(STATED PROBLEM): Copy the data word for word, from the line containing "What is the distance from the" through the line containing "613 millimetres", with both of those lines included.

(Picture-based spatial questions):
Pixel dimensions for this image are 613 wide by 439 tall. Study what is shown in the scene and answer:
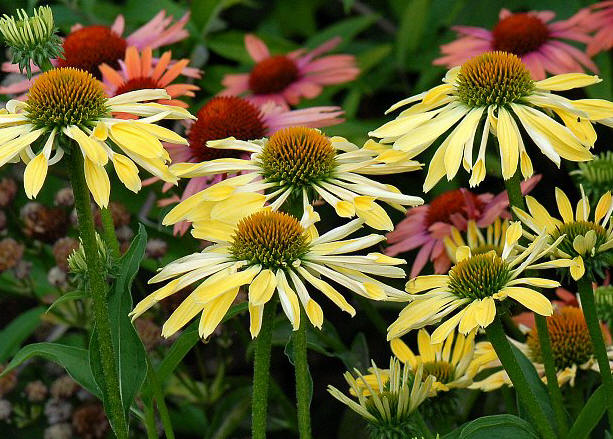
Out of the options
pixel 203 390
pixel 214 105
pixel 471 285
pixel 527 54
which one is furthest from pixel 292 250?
pixel 527 54

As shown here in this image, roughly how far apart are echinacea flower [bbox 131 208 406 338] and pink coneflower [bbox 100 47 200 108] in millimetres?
457

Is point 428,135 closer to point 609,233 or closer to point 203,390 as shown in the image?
point 609,233

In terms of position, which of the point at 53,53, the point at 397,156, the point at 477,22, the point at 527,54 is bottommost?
the point at 397,156

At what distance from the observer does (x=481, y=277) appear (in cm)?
84

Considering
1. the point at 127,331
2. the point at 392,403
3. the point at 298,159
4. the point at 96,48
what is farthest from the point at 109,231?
the point at 96,48

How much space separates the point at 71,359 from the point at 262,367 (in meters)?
0.23

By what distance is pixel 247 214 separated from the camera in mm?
835

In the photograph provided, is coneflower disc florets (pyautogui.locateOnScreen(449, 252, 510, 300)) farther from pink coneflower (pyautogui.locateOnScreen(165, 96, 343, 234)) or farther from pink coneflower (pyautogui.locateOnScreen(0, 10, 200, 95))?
pink coneflower (pyautogui.locateOnScreen(0, 10, 200, 95))

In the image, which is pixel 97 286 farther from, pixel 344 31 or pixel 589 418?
pixel 344 31

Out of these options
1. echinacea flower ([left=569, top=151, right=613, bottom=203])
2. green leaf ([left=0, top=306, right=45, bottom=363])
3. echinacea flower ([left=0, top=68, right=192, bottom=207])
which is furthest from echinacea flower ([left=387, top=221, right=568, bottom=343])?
green leaf ([left=0, top=306, right=45, bottom=363])

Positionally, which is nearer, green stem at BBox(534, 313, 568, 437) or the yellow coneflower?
green stem at BBox(534, 313, 568, 437)

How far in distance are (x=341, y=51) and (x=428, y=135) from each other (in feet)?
4.16

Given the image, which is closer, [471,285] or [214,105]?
[471,285]

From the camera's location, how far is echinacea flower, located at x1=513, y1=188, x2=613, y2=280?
0.88 meters
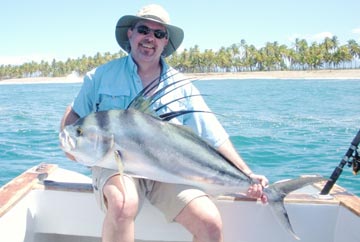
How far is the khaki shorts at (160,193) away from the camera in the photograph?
244 centimetres

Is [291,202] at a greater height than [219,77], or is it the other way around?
[291,202]

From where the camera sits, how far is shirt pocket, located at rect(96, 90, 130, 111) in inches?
111

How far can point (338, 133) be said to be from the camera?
12664mm

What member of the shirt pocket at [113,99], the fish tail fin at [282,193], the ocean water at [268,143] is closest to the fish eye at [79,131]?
the shirt pocket at [113,99]

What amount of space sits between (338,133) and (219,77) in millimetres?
78575

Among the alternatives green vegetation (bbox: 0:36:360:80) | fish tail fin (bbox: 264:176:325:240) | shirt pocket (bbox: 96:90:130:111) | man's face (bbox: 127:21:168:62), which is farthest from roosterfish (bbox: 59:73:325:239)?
green vegetation (bbox: 0:36:360:80)

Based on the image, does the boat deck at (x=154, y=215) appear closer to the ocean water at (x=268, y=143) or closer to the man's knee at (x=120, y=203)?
the man's knee at (x=120, y=203)

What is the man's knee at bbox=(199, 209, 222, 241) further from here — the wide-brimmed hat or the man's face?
the wide-brimmed hat

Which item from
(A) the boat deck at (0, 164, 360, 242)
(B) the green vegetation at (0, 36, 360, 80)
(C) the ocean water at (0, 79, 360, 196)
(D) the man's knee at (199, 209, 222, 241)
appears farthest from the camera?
(B) the green vegetation at (0, 36, 360, 80)

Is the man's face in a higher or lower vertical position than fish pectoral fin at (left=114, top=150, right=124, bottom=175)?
higher

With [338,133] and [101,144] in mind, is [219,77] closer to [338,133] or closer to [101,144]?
[338,133]

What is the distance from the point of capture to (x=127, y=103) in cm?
285

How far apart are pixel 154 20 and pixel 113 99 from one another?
613 millimetres

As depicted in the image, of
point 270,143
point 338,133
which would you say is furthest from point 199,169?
point 338,133
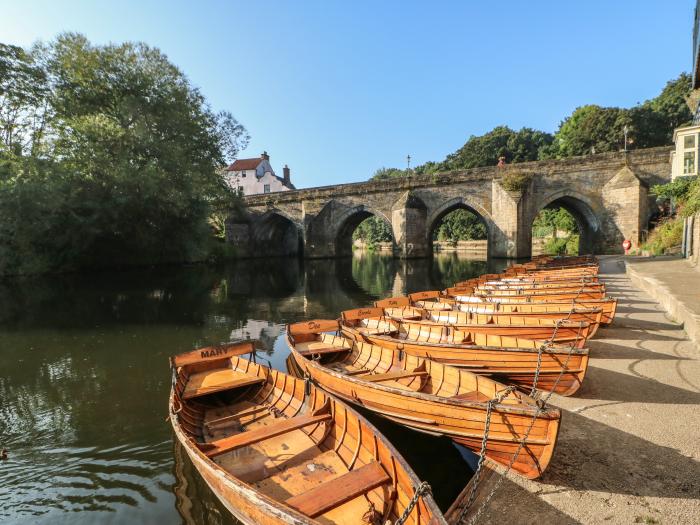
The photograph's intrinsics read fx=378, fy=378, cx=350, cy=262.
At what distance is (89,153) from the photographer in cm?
2062

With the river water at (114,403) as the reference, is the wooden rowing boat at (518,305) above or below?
above

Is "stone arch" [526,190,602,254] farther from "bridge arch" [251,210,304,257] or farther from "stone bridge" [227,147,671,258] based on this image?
"bridge arch" [251,210,304,257]

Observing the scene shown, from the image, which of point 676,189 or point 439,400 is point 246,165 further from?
point 439,400

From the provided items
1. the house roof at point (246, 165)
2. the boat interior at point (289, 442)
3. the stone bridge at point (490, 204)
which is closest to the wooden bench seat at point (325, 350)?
the boat interior at point (289, 442)

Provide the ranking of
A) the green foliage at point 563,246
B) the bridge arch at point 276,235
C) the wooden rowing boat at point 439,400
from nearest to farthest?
the wooden rowing boat at point 439,400 → the green foliage at point 563,246 → the bridge arch at point 276,235

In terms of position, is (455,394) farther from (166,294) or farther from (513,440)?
(166,294)

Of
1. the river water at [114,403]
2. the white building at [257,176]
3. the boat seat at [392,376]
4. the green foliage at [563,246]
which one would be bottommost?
the river water at [114,403]

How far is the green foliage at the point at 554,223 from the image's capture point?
3881 cm

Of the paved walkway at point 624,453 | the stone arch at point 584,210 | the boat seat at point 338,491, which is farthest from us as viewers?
the stone arch at point 584,210

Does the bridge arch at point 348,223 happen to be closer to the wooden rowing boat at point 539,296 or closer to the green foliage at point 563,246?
the green foliage at point 563,246

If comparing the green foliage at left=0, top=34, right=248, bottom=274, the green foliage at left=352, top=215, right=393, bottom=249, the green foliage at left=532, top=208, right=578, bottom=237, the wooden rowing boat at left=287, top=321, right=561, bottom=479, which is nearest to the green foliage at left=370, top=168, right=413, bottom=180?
the green foliage at left=352, top=215, right=393, bottom=249

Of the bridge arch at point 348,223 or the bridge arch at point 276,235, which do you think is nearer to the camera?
the bridge arch at point 348,223

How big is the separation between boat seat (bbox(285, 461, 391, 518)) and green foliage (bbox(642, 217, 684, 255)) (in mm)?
23067

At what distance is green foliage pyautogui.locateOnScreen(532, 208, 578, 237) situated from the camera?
38.8m
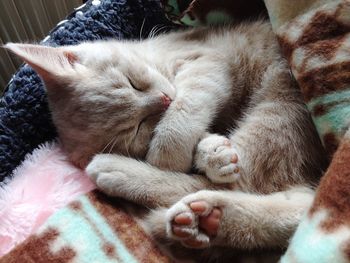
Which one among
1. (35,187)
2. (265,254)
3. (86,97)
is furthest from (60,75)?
(265,254)

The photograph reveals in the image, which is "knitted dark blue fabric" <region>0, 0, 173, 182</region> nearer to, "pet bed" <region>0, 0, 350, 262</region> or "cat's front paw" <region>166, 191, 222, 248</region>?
"pet bed" <region>0, 0, 350, 262</region>

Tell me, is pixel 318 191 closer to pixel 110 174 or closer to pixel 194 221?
pixel 194 221

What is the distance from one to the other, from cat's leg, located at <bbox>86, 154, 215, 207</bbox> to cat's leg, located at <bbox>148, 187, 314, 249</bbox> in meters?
0.05

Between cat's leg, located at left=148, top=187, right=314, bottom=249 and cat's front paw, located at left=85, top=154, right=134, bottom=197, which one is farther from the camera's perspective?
cat's front paw, located at left=85, top=154, right=134, bottom=197

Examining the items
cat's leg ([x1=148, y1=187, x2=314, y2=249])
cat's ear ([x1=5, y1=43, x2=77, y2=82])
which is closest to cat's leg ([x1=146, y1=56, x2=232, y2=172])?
cat's leg ([x1=148, y1=187, x2=314, y2=249])

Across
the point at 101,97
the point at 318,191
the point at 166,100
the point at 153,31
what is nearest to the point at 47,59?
the point at 101,97

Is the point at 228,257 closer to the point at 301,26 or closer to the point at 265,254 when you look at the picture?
the point at 265,254

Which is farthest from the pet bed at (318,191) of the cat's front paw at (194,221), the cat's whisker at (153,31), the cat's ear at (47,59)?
the cat's whisker at (153,31)

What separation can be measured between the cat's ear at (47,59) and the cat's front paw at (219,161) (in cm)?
39

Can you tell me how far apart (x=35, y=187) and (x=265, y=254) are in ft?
1.80

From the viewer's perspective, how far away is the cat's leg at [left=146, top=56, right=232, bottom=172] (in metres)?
0.96

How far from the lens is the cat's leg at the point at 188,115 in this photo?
3.15ft

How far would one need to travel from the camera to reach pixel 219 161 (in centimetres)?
90

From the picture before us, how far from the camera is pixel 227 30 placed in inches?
48.2
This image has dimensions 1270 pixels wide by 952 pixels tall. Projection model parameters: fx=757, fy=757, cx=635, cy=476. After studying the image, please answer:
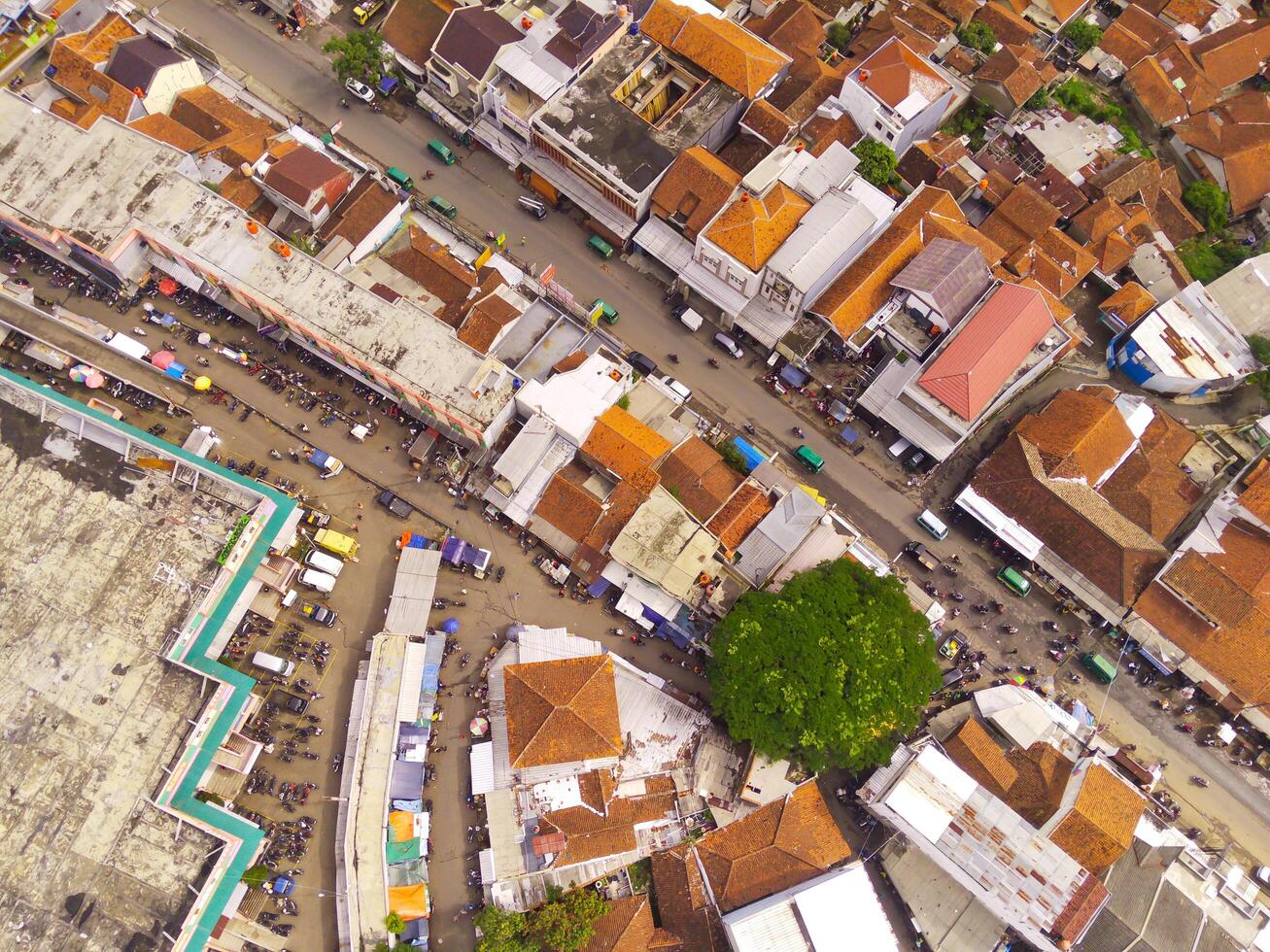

(TASK RESPONSE):
What is the distance from the point of capture to (x=127, y=103) in cm?
285

How far apart are pixel 154 20 and pixel 113 99 from one another?
613 millimetres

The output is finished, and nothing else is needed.